Zakir Naik to be charged in terror funding case

Published:Monday, 23 Oct 2017 08:10

Zakir Naik to be charged in terror funding case

Indian Islamic preacher Zakir Naik will be chargesheeted by the National Investigation Agency (NIA) this week for his alleged role in terror funding and money laundering cases in the country, officials said.


The formalities to file the chargesheet against Mr Naik, who left the country in July last year, have been completed and it will be submitted before a special court this week, they said.


The 51-year-old televangelist, who is currently abroad, is being probed under terror and money-laundering charges by the NIA. He fled from India on July 1, 2016, after terrorists in neighbouring Bangladesh claimed that they were inspired by his speeches.


The NIA had on November 18, 2016, registered a case against Mr Naik at its Mumbai branch under various sections of the Indian Penal Code and Unlawful Activities (Prevention) Act.
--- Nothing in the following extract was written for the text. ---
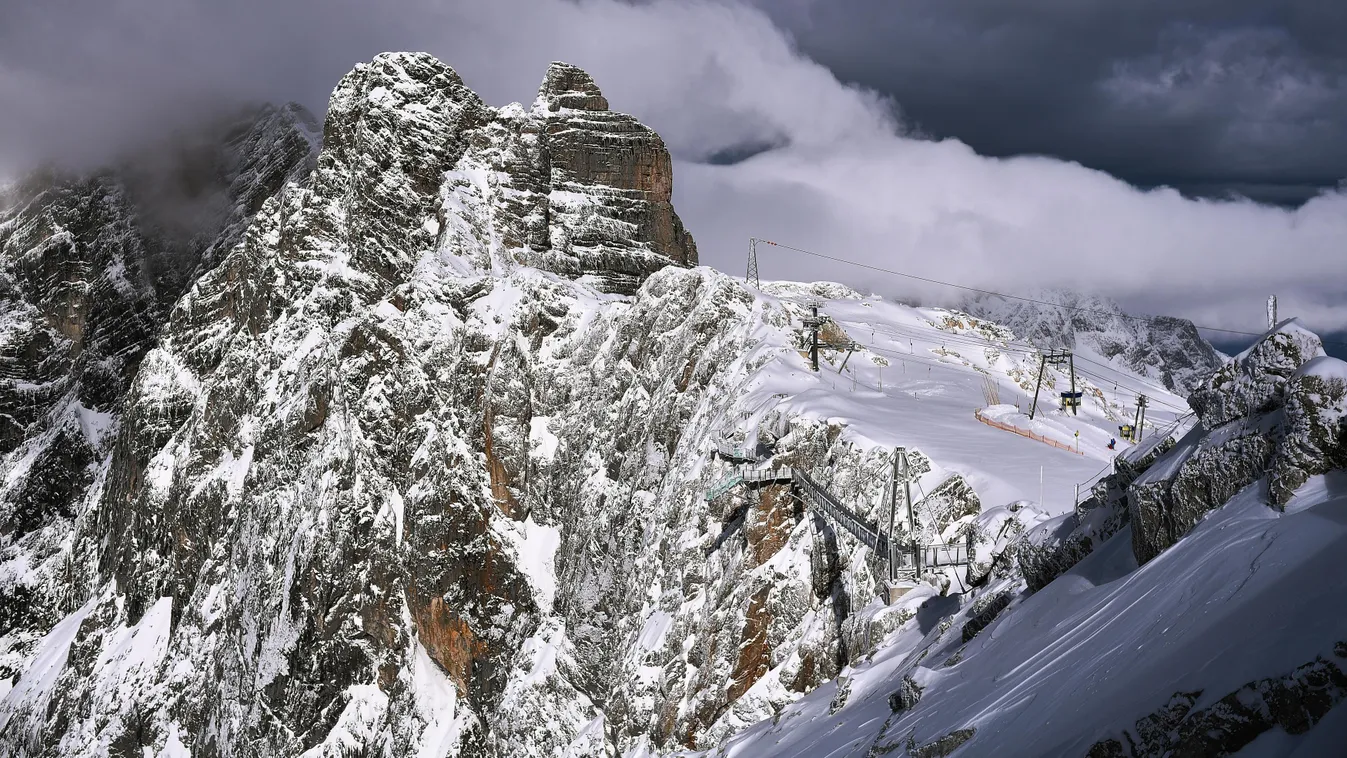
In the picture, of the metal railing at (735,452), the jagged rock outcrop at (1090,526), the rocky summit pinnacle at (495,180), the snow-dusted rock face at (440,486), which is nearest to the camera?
the jagged rock outcrop at (1090,526)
His Mumbai-based NGO, Islamic Research Foundation (IRF), has already been declared an unlawful association by the Union Home Ministry.


Mr Naik is said to have acquired citizenship of Saudi Arabia but this has not been confirmed yet.


The controversial preacher has been accused of spreading hatred by his provocative speeches, funding terrorists and laundering several crores of rupees over the years.

Mr Naik has repeatedly denied all the charges.


The Interpol was approached against Mr Naik after a year-long probe during which the NIA gathered evidence on his IRF and Peace TV being used to allegedly promote hatred between different religious groups.


Besides banning his NGO, the central government has taken his TV channel off air.


The passport of Mr Naik was also been revoked by the Ministry of External Affairs at the request of the NIA earlier this year.


The NIA had thrice issued notices to Mr Naik, asking him to join the investigation, but he did not appear before it.

The Mumbai-based preacher came under the lens of security agencies after some terrorists allegedly involved in the attack on a cafe in Dhaka in July last year reportedly claimed they were inspired by his speeches.